[Your goal]: After finding the line containing "United States, site 136, 2014-03-02" below, please output that line and each following one through the line containing "scientific name: Didelphis virginiana", exactly as written.
::::
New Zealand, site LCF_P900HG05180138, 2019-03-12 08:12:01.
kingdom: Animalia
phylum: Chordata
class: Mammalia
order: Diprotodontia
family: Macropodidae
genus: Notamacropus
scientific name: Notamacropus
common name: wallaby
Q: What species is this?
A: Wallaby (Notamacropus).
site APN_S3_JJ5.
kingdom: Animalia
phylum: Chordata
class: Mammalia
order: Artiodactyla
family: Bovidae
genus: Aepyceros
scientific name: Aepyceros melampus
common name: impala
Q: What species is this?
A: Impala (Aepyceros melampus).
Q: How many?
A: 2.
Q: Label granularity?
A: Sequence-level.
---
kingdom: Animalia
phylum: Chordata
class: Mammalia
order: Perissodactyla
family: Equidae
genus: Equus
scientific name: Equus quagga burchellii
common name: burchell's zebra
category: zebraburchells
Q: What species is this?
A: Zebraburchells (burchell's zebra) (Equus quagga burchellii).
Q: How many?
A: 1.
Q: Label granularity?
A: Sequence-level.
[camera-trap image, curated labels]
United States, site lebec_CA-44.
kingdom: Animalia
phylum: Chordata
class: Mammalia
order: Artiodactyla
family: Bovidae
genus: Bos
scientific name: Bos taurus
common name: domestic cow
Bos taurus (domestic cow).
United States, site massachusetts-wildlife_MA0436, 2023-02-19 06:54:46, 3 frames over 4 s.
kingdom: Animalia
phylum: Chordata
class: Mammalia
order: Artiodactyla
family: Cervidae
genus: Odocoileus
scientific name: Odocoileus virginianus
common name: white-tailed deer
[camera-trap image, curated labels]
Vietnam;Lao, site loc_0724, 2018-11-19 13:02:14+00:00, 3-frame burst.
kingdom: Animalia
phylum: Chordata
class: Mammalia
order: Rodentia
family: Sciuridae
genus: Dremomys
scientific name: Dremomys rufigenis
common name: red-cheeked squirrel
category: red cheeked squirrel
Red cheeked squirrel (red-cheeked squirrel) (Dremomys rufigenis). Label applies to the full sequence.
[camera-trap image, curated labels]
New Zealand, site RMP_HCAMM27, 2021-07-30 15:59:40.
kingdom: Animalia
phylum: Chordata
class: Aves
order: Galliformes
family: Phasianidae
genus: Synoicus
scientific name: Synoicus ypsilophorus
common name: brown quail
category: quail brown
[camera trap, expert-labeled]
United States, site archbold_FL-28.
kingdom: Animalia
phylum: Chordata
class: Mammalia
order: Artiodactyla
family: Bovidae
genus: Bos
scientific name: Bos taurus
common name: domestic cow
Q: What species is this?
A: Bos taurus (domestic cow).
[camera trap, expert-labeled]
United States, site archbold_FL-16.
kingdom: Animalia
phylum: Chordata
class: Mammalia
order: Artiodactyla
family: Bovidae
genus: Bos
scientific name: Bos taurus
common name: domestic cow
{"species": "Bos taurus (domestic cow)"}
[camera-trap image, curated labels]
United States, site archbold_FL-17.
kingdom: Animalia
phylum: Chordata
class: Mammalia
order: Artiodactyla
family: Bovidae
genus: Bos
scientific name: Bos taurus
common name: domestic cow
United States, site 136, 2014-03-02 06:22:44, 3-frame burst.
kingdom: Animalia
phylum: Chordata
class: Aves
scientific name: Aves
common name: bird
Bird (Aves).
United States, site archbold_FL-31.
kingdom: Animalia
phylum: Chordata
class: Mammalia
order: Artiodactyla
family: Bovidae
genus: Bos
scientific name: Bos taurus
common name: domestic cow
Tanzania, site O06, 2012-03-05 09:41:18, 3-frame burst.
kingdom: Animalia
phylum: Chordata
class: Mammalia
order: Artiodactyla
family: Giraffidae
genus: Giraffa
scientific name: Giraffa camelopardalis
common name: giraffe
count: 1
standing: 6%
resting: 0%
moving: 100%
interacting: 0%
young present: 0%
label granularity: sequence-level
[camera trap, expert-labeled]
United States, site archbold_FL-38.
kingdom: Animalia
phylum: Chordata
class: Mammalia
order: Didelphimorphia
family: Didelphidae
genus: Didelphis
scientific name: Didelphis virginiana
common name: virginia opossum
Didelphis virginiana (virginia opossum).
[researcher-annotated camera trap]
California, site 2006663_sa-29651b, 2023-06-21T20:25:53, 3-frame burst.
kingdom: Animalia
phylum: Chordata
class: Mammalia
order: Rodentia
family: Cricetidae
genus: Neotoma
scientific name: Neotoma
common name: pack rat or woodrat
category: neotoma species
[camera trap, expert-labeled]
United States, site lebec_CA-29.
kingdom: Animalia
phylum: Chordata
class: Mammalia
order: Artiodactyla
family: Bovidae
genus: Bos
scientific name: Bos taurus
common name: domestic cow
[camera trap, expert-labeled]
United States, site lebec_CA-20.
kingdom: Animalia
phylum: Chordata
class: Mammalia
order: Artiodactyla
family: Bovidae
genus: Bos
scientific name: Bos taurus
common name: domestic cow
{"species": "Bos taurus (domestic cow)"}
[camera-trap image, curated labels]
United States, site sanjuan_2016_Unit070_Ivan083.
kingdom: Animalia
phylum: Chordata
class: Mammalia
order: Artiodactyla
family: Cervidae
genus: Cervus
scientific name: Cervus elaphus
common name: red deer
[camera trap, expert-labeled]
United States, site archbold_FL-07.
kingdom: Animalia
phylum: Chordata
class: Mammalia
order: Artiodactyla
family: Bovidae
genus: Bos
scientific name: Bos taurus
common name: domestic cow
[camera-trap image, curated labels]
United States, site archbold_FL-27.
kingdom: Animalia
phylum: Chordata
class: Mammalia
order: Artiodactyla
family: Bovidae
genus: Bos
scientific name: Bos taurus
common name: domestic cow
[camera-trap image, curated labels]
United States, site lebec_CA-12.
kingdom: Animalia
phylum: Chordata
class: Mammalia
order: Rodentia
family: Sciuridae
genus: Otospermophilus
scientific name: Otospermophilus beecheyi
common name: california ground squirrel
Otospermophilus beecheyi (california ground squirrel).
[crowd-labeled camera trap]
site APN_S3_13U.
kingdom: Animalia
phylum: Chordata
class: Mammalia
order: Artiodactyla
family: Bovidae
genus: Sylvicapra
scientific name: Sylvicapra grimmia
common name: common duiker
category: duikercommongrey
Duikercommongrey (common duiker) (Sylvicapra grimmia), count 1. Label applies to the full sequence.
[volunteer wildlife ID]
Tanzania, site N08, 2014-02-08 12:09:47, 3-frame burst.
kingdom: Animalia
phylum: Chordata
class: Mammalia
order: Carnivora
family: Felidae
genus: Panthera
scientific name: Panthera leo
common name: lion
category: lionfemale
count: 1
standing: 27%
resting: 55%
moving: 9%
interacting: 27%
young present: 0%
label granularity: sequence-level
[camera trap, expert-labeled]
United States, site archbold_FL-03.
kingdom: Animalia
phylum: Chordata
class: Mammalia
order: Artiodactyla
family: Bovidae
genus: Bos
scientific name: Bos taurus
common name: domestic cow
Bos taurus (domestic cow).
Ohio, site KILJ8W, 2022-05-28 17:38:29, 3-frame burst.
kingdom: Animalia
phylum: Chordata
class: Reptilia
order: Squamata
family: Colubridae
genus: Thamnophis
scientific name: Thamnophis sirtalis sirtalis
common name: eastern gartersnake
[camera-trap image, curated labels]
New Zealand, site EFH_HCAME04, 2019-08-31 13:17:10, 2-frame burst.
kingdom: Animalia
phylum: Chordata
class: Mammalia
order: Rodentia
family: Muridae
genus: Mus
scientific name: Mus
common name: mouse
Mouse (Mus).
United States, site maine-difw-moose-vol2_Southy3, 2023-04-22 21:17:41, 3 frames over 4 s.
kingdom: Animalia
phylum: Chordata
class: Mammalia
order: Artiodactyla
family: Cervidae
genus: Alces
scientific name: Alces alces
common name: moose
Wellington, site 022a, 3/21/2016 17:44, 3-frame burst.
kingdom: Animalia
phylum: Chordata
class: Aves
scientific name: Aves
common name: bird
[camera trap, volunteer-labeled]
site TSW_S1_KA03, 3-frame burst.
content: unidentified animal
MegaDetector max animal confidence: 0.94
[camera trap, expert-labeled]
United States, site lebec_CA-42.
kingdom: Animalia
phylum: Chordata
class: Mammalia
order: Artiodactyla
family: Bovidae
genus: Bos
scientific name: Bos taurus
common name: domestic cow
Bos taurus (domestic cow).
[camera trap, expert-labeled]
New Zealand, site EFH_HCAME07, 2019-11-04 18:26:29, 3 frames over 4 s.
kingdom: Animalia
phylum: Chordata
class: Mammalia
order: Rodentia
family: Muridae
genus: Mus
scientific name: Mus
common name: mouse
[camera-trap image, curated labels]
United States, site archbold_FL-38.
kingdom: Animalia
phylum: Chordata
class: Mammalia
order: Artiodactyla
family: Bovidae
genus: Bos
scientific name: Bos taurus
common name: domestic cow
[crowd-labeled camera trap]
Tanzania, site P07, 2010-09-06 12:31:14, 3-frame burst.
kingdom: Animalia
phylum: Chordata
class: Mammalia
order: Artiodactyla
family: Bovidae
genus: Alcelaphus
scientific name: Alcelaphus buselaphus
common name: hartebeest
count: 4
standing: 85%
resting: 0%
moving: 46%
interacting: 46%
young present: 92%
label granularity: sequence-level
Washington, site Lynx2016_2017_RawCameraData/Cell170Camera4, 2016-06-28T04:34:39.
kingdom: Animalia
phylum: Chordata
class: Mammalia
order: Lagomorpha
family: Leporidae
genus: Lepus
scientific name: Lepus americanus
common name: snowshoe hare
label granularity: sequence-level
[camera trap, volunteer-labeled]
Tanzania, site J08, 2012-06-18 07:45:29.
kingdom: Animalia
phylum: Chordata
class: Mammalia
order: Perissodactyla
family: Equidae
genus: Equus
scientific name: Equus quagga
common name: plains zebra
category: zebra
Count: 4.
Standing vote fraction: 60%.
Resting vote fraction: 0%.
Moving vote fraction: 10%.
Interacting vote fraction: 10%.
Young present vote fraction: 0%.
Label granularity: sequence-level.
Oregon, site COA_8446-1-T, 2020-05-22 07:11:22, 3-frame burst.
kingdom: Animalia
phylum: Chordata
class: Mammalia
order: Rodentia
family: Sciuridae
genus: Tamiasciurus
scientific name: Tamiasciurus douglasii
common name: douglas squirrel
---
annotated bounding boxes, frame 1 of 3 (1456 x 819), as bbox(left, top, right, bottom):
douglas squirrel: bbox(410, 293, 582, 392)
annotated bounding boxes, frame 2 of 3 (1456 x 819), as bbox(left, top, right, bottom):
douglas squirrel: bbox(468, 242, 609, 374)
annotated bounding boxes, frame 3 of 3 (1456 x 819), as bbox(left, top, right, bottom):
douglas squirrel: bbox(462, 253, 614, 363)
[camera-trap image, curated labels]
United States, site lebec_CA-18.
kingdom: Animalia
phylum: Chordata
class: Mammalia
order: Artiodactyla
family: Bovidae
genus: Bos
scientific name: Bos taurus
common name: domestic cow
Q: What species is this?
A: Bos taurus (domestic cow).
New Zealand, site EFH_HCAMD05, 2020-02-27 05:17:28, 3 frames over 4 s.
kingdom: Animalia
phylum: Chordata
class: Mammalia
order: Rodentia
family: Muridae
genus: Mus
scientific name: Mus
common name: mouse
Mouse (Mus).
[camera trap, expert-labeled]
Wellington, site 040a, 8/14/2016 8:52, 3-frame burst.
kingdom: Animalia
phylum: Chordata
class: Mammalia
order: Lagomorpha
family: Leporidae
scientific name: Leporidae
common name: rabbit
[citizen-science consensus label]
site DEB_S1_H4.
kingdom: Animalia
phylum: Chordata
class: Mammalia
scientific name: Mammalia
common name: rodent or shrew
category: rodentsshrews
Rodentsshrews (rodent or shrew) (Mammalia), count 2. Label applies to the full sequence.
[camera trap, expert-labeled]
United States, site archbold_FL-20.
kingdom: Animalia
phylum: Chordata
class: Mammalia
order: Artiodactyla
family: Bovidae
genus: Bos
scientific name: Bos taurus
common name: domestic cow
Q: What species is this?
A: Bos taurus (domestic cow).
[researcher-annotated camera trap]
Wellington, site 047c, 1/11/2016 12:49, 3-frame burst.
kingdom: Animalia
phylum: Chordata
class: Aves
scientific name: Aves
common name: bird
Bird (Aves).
::::
[Response to the task]:
United States, site 136, 2014-03-02 06:22:44, 3-frame burst.
kingdom: Animalia
phylum: Chordata
class: Aves
scientific name: Aves
common name: bird
Bird (Aves).
United States, site archbold_FL-31.
kingdom: Animalia
phylum: Chordata
class: Mammalia
order: Artiodactyla
family: Bovidae
genus: Bos
scientific name: Bos taurus
common name: domestic cow
Tanzania, site O06, 2012-03-05 09:41:18, 3-frame burst.
kingdom: Animalia
phylum: Chordata
class: Mammalia
order: Artiodactyla
family: Giraffidae
genus: Giraffa
scientific name: Giraffa camelopardalis
common name: giraffe
count: 1
standing: 6%
resting: 0%
moving: 100%
interacting: 0%
young present: 0%
label granularity: sequence-level
[camera trap, expert-labeled]
United States, site archbold_FL-38.
kingdom: Animalia
phylum: Chordata
class: Mammalia
order: Didelphimorphia
family: Didelphidae
genus: Didelphis
scientific name: Didelphis virginiana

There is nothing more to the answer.